## EXTRAIT PRÉSENTÉ
Un notaire peu ordinaire


Photo © Hélène Bamberger
Yves Ravey,
né en 1953, est l’auteur
d’une vingtaine de romans et pièces de théâtre.



Un notaire peu ordinaire
Dans un bourg de province classique avec son église, son café, sa place, sa gendarmerie, sa mairie, son collège, son lycée, sa maison de retraite, un endroit tranquille fleurant encore le XIXe siècle, vit Martha. Depuis son veuvage, elle travaille comme agent d'entretien au collège puis aux cuisines du lycée professionnel, grâce à l'intervention du notaire, notable local, conseiller municipal et président de la société de chasse que le défunt mari fréquentait. C'est une femme courageuse qui élève seule ses deux enfants. Elle parcourt en vélomoteur les routes de la petite ville pour effectuer ses tâches successives, aller près du cimetière cultiver le jardinet de l'ex-belle-mère pourvoyeur de fruits et de légumes, s'en retourner chez elle s'occuper de sa petite famille. Les enfants sont maintenant grands. Le fils, veilleur de nuit dans une station-service pendant les vacances, a obtenu une bourse pour entrer à l'université à la rentrée prochaine. La fille, Clémence, est une adolescente insouciante et toute en revendication, plus préoccupée de ses premières amours avec Paul (le fils du fameux notaire) et de sorties entre amis le soir, que du bac français qu'elle doit préparer. La jeune fille emporte tout de même partout avec elle (par bonne conscience ou par intérêt réel, on ne saura pas trop) un classique inscrit au programme, perroquet au plumage multicolore en couverture et pages écornées en prime, qui trouvera sa place plus tard dans l'intrigue.
La mère, qui ne vit que pour les siens, sait à la fois être vigilante et entretenir une atmosphère chaleureuse et équilibrée dans son foyer.

## LIGNES DE DONNÉES
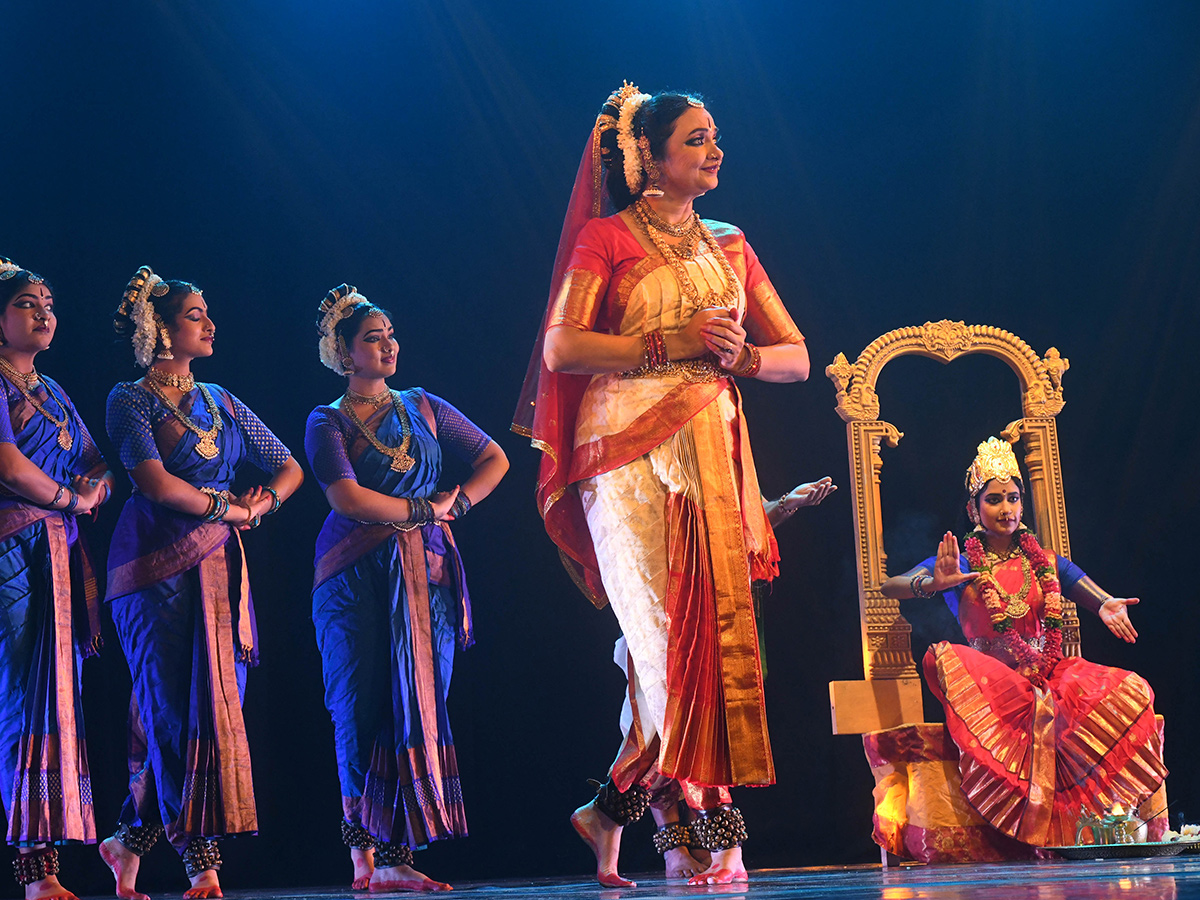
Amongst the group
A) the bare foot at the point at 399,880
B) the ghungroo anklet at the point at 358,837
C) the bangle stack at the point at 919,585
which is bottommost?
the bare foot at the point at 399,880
==
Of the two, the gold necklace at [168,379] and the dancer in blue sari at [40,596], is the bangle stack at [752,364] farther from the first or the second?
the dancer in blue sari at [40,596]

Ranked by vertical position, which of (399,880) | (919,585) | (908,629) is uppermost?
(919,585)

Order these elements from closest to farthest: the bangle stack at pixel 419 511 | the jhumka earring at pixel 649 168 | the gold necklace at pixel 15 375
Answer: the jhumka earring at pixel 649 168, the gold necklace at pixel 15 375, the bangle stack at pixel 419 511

## CONSIGNES DE L'EXERCICE
- a) Répondez aux questions suivantes à partir de l'extrait sur Martha.
(i) Quel emploi le fils occupe-t-il pendant les vacances ?
(ii) Avec quel véhicule Martha parcourt-elle les routes de la petite ville ?
(iii) Quelle image figure sur la couverture du classique que Clémence emporte partout ?
- b) Poursuivez l'extrait sur Martha à partir de sa dernière phrase.

## RÉPONSES AUX CONSIGNES
- a)
(i) Il est veilleur de nuit dans une station-service.
(ii) Elle se déplace en vélomoteur.
(iii) Un perroquet au plumage multicolore.

- b)
C'est alors que Freddy, un cousin que les enfants n'ont jamais connu qu'en photo dans l'album de famille, débarque. Avec ses tatouages sur les bras et son vieux chien. Le moins qu'on puisse dire, c'est que l'accueil de Martha est glacial. Elle chasse immédiatement le visiteur, faisant promettre à son fils de ne pas lui adresser la parole et à sa fille de ne même pas l'approcher. Il faut dire que l'homme, "un simple d'esprit tout juste capable d'écrire", autrefois ouvrier dans l'entreprise de serrurerie du père, vient de sortir de la prison où il était incarcéré pour le viol d'une enfant, une copine de classe de Clémence. Un fait divers qui avait chamboulé toute la population locale, une quinzaine d'années plus tôt.
Affolée, la mère se rend directement à la gendarmerie pour signaler que l'ex-détenu rôde autour de chez elle et qu'elle a peur pour sa fille Clémence. A-t-il vraiment le droit de revenir vivre ici ? Et s'il récidivait ?
L'éducateur a beau lui expliquer que l'homme a purgé sa peine et a été libéré pour bonne conduite, qu'il est encore sous surveillance, elle reste inquiète. Et quand on lui explique qu'elle est sa seule famille et en est donc responsable, qu'il ne peut pas trouver du travail et se réinsérer s'il n'a pas de logement, elle se fâche. Elle ne veut absolument pas le voir dans les parages, même pas dans la cabane au fond du jardin. Qu'ils cessent tous de la culpabiliser, prennent le paquet de chemises de son mari qu'elle a préparé pour lui et l'expédient au bout du monde.
Raté ! Freddy sera finalement hébergé derrière le stade, dans un vestiaire désaffecté et l'éducateur évoque même une possibilité d'emploi à la maison de retraite, située juste en face de la maison de Martha...
Martha enrage, tremble et n'en dort plus. "Il n'y aura pas de sécurité pour Clémence tant que cet homme sera en vie" se dit-elle en permanence. Il faut dire que la présence régulière de Freddy au Jolly Café, en face du lycée, à regarder s'égayer les adolescentes, n'est pas faite pour la rassurer. Les journées passées à la pêche en compagnie de son chien, près du barrage, non plus. Clémence, ne va-t-elle pas parfois s'y étendre à moitié nue pour y bronzer ?
Elle s'angoisse tant pour sa progéniture qu'elle va demander aide, conseil et soutien à Maître Montussaint, cet homme si courtois qui l'a déjà aidée par le passé, celui qui se trouve être le père de l'amoureux de Clémence, et prend si souvent le soin de la ramener lui-même le soir, dans sa belle décapotable rouge.
C'est alors qu'un soir tout bascule : l'adolescente censée être à une soirée de fête avec ses amis chez son amoureux, a disparu...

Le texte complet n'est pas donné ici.